Throughout October and November 2021, Wong repeatedly called for the maintenance of the status quo over Taiwan. In a speech on November 23 2021 she criticised Dutton:

When Peter Dutton talks about it being ‘inconceivable’ that Australian would not ‘join’ a war over Taiwan, he is wildly out of step with the strategy long adopted by Australia and our principal ally.

On November 29 Anthony Albanese said of the then-Defence Minister’s stance:

You look at the position of the Biden administration, it’s very different from the rhetorical position that Peter Dutton has put forward. We maintain the same position as the United States. And we think that is sensible. That is support for the status quo.

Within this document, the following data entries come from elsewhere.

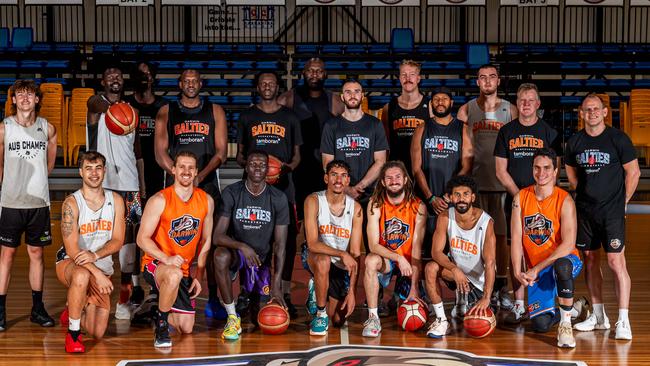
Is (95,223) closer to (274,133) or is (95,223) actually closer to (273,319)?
(273,319)

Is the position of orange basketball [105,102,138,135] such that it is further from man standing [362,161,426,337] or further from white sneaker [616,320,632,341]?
white sneaker [616,320,632,341]

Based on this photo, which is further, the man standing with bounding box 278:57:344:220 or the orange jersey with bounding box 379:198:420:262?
the man standing with bounding box 278:57:344:220

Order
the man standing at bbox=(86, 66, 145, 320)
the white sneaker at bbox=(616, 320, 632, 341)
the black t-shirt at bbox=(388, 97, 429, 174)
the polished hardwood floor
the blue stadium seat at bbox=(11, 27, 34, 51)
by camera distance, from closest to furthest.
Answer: the polished hardwood floor, the white sneaker at bbox=(616, 320, 632, 341), the man standing at bbox=(86, 66, 145, 320), the black t-shirt at bbox=(388, 97, 429, 174), the blue stadium seat at bbox=(11, 27, 34, 51)

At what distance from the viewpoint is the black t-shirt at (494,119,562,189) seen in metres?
6.18

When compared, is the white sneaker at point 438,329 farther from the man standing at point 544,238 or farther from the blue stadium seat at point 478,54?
the blue stadium seat at point 478,54

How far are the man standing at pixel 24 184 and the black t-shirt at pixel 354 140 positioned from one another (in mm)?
1986

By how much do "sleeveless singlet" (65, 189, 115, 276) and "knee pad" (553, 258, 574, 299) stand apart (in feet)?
9.62

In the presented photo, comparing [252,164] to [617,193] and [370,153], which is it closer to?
[370,153]

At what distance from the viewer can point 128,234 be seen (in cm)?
631

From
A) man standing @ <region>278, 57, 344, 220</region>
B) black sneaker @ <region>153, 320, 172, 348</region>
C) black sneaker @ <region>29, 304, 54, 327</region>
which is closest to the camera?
black sneaker @ <region>153, 320, 172, 348</region>

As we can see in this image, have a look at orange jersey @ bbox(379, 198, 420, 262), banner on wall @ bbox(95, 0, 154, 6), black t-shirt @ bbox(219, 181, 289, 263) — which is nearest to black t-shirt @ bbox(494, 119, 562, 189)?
orange jersey @ bbox(379, 198, 420, 262)

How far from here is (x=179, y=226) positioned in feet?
18.9

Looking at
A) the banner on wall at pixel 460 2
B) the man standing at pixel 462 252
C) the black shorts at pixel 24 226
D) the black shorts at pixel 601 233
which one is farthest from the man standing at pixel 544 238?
the banner on wall at pixel 460 2

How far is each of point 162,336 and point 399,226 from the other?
177 cm
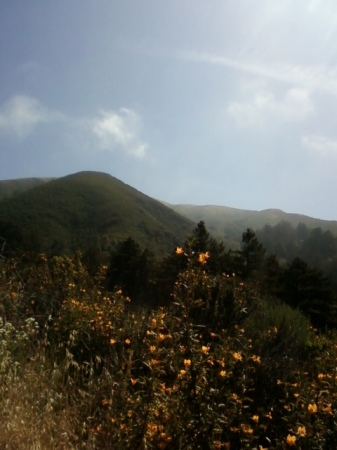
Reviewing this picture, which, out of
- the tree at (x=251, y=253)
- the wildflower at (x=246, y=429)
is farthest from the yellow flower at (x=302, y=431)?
the tree at (x=251, y=253)

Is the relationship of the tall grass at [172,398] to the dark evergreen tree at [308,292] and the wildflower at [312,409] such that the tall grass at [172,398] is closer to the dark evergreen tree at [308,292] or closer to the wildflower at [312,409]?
the wildflower at [312,409]

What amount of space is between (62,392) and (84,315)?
6.58 feet

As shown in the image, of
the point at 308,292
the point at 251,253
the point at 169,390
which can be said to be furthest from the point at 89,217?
the point at 169,390

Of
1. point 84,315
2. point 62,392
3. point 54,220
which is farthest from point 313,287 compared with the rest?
point 54,220

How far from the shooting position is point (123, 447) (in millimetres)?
2596

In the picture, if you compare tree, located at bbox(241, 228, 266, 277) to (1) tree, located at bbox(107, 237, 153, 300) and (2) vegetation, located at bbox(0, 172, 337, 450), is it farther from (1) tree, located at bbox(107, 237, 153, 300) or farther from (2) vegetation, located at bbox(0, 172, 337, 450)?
(2) vegetation, located at bbox(0, 172, 337, 450)

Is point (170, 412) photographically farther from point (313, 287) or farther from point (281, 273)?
point (281, 273)

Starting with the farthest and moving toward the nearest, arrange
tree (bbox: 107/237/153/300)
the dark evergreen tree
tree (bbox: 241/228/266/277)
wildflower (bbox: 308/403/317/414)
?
tree (bbox: 107/237/153/300) < tree (bbox: 241/228/266/277) < the dark evergreen tree < wildflower (bbox: 308/403/317/414)

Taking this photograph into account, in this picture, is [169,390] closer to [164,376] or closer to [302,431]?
[164,376]

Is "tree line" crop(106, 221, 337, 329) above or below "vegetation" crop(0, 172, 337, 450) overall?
below

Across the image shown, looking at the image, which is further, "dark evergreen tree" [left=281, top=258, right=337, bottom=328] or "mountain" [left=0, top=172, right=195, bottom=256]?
"mountain" [left=0, top=172, right=195, bottom=256]

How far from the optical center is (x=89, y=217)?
12275 centimetres

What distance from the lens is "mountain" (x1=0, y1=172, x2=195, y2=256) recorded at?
9988 centimetres

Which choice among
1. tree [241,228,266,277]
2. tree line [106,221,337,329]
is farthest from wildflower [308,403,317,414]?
tree [241,228,266,277]
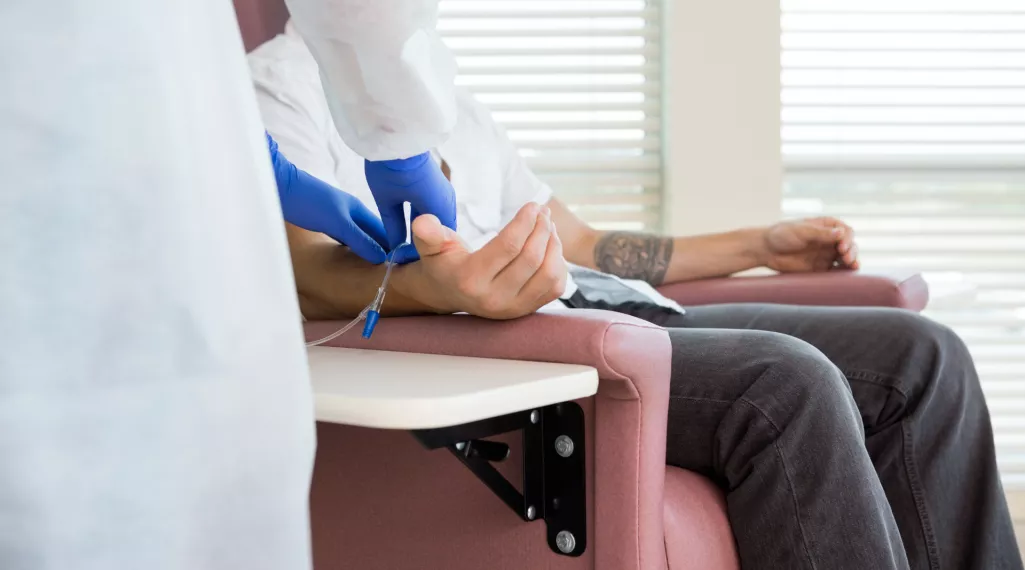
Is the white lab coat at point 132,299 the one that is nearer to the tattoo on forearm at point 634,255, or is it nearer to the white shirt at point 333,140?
the white shirt at point 333,140

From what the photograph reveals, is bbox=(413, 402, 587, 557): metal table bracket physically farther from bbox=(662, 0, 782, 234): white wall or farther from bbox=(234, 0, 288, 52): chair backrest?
bbox=(662, 0, 782, 234): white wall

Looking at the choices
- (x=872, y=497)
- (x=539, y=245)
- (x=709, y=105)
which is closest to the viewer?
(x=539, y=245)

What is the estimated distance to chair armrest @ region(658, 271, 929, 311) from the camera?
4.88 ft

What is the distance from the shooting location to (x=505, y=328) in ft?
2.67

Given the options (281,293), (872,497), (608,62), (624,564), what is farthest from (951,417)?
(608,62)

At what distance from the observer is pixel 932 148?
7.51 ft

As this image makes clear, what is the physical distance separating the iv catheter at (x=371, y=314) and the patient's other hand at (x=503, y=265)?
0.27ft

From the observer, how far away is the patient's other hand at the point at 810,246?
5.18ft

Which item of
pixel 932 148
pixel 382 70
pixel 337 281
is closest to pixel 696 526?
pixel 337 281

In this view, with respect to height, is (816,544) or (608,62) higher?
(608,62)

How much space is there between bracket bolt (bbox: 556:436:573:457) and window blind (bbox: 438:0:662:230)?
57.5 inches

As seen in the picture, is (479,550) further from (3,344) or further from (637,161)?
(637,161)

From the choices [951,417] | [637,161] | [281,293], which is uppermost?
[281,293]

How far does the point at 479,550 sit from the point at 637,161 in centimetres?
153
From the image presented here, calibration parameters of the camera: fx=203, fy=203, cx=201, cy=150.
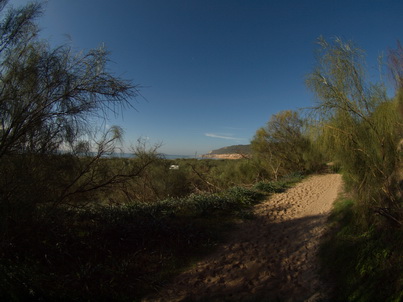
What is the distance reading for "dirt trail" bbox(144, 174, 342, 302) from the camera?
3.53m

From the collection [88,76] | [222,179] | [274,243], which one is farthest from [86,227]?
[222,179]

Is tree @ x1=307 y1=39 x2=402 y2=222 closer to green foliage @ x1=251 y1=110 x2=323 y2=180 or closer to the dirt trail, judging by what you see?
the dirt trail

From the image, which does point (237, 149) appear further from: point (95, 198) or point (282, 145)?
point (95, 198)

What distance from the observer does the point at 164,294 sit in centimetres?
359

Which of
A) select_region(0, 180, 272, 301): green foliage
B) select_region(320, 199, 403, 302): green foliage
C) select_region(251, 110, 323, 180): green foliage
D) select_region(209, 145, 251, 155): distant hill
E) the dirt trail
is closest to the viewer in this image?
select_region(320, 199, 403, 302): green foliage

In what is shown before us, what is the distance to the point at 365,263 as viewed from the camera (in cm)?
331

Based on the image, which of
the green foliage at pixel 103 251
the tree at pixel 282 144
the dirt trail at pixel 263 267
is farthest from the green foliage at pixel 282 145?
the green foliage at pixel 103 251

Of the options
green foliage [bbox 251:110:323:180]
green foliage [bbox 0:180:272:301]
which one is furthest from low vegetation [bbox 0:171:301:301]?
green foliage [bbox 251:110:323:180]

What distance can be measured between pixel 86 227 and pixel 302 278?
4990 millimetres

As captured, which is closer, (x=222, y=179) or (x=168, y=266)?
(x=168, y=266)

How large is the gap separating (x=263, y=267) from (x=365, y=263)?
71.3 inches

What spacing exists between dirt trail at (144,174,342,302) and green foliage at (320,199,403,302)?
1.15 ft

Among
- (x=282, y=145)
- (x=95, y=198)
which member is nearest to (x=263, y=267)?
(x=95, y=198)

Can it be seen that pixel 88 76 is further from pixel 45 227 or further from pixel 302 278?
pixel 302 278
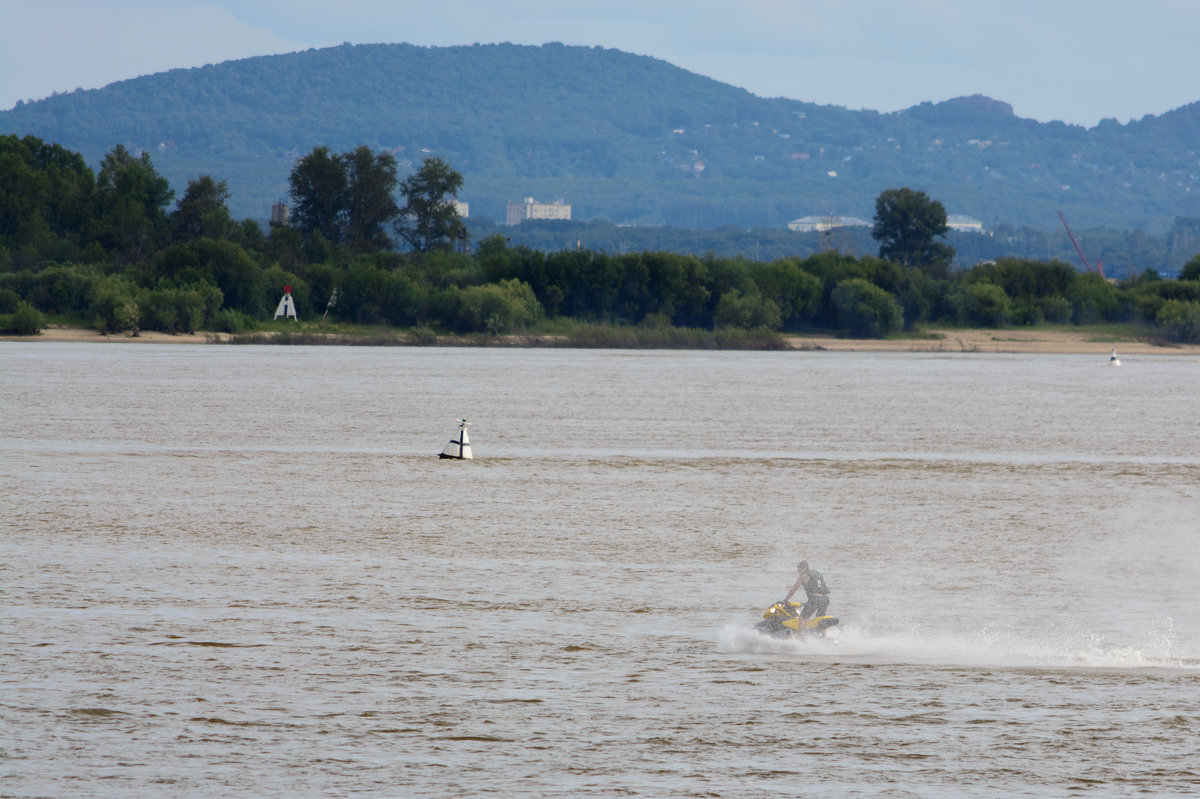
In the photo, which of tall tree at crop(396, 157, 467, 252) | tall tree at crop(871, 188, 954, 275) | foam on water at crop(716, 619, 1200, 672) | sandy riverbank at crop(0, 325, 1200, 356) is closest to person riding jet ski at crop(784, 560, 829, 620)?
foam on water at crop(716, 619, 1200, 672)

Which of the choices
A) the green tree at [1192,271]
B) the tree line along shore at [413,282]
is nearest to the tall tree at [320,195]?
the tree line along shore at [413,282]

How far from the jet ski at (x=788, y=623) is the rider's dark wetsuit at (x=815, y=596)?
64 millimetres

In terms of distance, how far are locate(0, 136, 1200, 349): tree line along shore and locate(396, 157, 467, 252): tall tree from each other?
17cm

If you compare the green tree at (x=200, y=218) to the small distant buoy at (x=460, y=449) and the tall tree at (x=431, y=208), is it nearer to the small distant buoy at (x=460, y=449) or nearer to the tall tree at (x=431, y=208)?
the tall tree at (x=431, y=208)

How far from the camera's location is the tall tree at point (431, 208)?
132 meters

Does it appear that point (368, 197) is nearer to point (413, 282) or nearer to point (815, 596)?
point (413, 282)

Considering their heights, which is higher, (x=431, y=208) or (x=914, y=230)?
(x=431, y=208)

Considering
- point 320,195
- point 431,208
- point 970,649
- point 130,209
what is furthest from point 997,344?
point 970,649

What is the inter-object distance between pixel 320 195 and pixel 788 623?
121 meters

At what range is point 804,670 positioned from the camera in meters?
14.8

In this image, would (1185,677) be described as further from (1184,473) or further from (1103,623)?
(1184,473)

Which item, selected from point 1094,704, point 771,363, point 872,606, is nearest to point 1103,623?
point 872,606

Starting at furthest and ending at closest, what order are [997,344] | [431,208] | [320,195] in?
[431,208] < [320,195] < [997,344]

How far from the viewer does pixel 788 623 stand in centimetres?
1542
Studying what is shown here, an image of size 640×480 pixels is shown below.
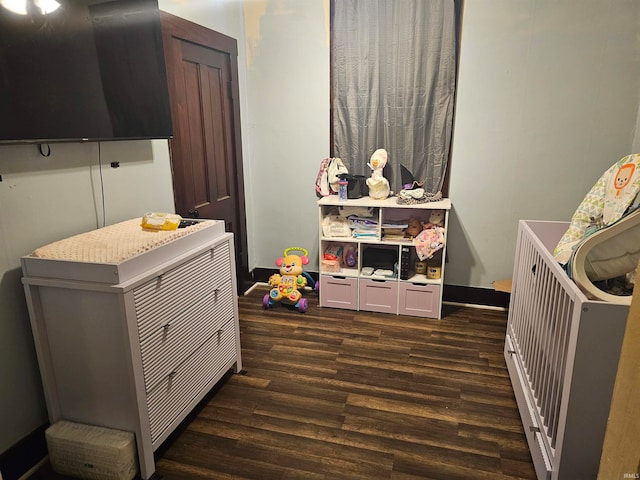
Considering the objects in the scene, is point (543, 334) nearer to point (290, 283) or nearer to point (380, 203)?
point (380, 203)

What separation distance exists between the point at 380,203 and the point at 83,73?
6.41 feet

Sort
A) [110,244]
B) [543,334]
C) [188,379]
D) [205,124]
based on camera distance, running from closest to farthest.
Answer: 1. [110,244]
2. [543,334]
3. [188,379]
4. [205,124]

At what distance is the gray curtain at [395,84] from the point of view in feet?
9.70

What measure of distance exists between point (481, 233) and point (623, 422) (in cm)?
283

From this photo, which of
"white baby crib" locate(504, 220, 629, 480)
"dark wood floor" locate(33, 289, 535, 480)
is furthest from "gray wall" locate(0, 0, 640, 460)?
"white baby crib" locate(504, 220, 629, 480)

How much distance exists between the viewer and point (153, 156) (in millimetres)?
2406

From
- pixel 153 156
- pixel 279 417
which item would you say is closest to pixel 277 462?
pixel 279 417

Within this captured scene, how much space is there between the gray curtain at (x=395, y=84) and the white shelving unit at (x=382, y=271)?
28 cm

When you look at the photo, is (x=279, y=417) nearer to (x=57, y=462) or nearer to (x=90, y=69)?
(x=57, y=462)

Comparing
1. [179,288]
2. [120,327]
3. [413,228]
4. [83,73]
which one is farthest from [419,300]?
[83,73]

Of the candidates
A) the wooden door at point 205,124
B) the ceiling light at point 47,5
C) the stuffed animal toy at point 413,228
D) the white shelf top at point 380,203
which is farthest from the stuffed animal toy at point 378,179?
the ceiling light at point 47,5

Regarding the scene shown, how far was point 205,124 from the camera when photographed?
2908 millimetres

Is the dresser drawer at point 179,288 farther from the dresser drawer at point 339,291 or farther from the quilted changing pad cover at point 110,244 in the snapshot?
the dresser drawer at point 339,291

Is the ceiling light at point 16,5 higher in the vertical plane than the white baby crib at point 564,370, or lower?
higher
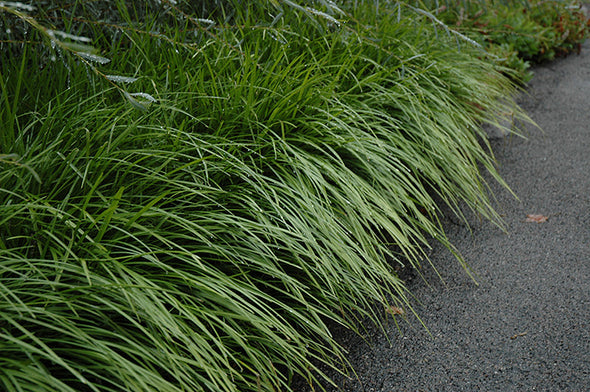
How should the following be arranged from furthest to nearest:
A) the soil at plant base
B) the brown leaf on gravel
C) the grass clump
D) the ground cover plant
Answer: the grass clump < the brown leaf on gravel < the soil at plant base < the ground cover plant

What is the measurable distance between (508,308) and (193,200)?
1.42 m

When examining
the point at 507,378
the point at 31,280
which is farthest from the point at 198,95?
the point at 507,378

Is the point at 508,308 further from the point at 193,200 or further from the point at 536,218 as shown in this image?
the point at 193,200

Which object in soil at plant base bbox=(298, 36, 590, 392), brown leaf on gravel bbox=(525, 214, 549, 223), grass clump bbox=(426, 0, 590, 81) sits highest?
grass clump bbox=(426, 0, 590, 81)

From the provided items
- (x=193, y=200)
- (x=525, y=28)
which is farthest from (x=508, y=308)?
(x=525, y=28)

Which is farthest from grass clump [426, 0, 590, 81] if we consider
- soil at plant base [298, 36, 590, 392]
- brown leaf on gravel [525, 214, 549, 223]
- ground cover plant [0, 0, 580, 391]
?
brown leaf on gravel [525, 214, 549, 223]

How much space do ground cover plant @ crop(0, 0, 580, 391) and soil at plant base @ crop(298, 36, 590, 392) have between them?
14 centimetres

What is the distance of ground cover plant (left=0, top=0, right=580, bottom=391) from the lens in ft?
4.85

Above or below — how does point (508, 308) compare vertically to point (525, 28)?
below

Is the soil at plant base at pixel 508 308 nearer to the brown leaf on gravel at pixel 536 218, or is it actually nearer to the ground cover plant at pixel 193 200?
the brown leaf on gravel at pixel 536 218

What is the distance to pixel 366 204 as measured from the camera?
2244mm

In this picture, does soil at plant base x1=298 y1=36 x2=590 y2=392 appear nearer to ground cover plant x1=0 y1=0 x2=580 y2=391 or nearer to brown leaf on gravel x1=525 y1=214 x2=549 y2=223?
brown leaf on gravel x1=525 y1=214 x2=549 y2=223

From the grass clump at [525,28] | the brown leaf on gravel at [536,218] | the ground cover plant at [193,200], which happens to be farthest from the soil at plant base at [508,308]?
the grass clump at [525,28]

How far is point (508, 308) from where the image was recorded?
7.71 feet
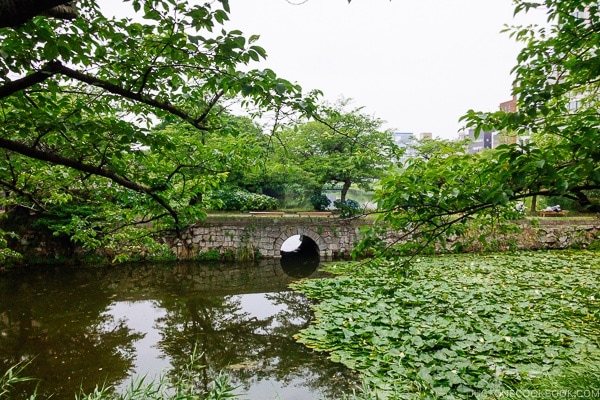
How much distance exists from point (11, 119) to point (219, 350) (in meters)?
4.33

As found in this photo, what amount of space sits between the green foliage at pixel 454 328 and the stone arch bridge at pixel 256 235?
4.18 metres

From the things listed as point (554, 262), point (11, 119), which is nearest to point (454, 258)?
point (554, 262)

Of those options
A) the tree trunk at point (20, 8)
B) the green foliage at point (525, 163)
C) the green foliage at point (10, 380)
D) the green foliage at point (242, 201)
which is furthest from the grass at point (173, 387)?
the green foliage at point (242, 201)

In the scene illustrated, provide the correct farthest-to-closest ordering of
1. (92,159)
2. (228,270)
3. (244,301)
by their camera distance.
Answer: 1. (228,270)
2. (244,301)
3. (92,159)

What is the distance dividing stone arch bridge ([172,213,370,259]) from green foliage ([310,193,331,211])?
2924 mm

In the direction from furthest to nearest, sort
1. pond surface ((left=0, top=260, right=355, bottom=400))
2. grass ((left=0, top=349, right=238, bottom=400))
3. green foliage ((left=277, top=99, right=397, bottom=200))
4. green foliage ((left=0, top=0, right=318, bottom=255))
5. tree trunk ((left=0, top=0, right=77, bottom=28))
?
green foliage ((left=277, top=99, right=397, bottom=200)) < pond surface ((left=0, top=260, right=355, bottom=400)) < grass ((left=0, top=349, right=238, bottom=400)) < green foliage ((left=0, top=0, right=318, bottom=255)) < tree trunk ((left=0, top=0, right=77, bottom=28))

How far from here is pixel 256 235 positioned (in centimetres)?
1280

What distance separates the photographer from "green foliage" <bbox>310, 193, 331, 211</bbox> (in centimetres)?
1600

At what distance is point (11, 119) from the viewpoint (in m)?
2.32

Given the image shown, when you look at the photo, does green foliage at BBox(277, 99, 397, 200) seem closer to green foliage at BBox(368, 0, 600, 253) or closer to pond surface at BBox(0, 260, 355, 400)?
pond surface at BBox(0, 260, 355, 400)

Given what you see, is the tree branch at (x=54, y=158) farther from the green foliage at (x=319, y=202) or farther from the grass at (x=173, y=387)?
the green foliage at (x=319, y=202)

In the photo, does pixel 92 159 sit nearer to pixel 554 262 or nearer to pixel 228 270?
pixel 228 270

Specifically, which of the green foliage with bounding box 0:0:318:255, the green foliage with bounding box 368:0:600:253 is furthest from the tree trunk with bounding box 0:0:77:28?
the green foliage with bounding box 368:0:600:253

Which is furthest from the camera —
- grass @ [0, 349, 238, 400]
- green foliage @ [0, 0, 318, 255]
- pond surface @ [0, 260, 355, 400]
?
pond surface @ [0, 260, 355, 400]
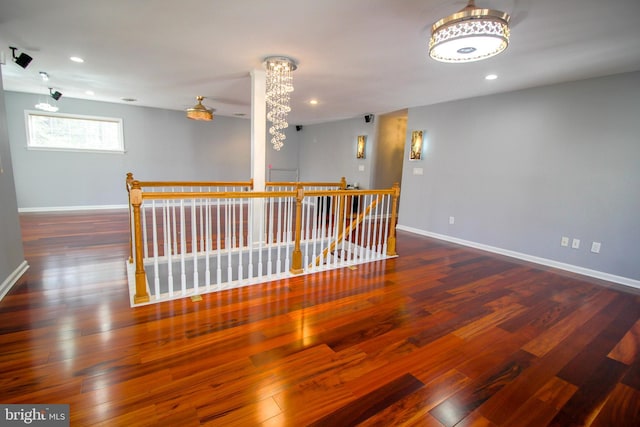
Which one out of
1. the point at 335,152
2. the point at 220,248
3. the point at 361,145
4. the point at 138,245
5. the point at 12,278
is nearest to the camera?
the point at 138,245

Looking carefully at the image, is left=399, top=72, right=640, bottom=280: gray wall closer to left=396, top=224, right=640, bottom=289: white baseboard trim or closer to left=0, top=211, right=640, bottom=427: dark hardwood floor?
left=396, top=224, right=640, bottom=289: white baseboard trim

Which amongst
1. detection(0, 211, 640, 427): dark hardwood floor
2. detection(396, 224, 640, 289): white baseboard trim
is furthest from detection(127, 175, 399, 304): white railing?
detection(396, 224, 640, 289): white baseboard trim

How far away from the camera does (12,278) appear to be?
2807 millimetres

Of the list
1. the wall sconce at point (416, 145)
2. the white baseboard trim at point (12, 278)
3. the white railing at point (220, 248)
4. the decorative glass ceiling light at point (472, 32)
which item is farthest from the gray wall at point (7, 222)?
the wall sconce at point (416, 145)

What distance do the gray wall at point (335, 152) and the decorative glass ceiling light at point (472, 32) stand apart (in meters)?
4.66

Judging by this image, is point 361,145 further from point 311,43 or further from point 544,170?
point 311,43

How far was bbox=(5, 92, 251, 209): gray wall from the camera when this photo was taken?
602 cm

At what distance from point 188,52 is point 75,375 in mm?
3129

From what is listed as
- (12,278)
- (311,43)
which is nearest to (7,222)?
(12,278)

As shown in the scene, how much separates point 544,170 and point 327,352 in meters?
4.06

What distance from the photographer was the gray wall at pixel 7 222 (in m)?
2.69

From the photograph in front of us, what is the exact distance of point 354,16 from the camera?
2305 mm

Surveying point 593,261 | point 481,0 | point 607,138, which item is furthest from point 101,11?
point 593,261

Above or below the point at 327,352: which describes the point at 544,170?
above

On February 27 2022 Wong was asked, ‘What should Australia do if China did try to seize Taiwan?’ She replied:

I won’t get into those hypotheticals. (My emphases) I would just simply say this: it is the principle of the region, of Taiwan, the United States and Australia that the status quo in relation to Taiwan can only be resolved peacefully, can only be altered peacefully and that there should be no unilateral changes to the status quo.

Key concepts here, and vital diplomatic wording: always rule out the hypotheticals and talk up the (cross-strait) status quo. Dutton by contrast had fallen into the trap of canvassing specific responses, and settled on war. Awful diplomacy. Potentially terrifying implications.

Given Labor’s statements before the election the ASPI cold warriors should not have been surprised at the restraint of Foreign Minister Wong when, on August 3 2022 she pronounced in reference to the Pelosi visit:

I think we’ve seen a lot of rhetoric… I understand this is a very concerning situation for everyone. I think it’s really important that we all continue to calmly assert the importance of peace and stability and to urge all parties to contribute to de-escalating tensions.

In several interviews Defence Minister Marles also emphasised the status quo – the cross-strait status quo which preserved the peace for decades.

Definitely to be avoided is saying of the Pelosi visit that “it shows America’s commitment to the region”- a formula that was briefly picked up by Marles and echoed by Peter Khalil as chair of the Joint Intelligence and Security Committee but more recently relegated. It should stay relegated. The simple fact is White House advisors and the American military did not want the Pelosi visit. They did not see it as a useful symbol- of US commitment to the region or anything else.

Action that ramps up tensions in the strait is, in fact, a threat to a continuing American presence in the region. Hugh White points out that a showdown over Taiwan involves a high risk of American defeat. (I would add, if not a defeat, a risk of both sides fighting to a draw).

Either defeat or draw sends a message to the whole region that America does not prevail in the Western Pacific. It could be an invitation for an administration to withdraw from Asia- gradually, or in a Kabul style rush. That means it’s in Australia’s interest that both sides exercise restraint and avoid provocative gestures like the Pelosi adventure. Avoid anything that risks war and the US defeat that would despatch American power from our north.

Keep brushing away the hypotheticals. Keep invoking the status quo that kept the peace. Talk restraint all round. De-escalation of Taiwan tensions is in our interest and has got to be, at this time, the prime Australian diplomatic goal.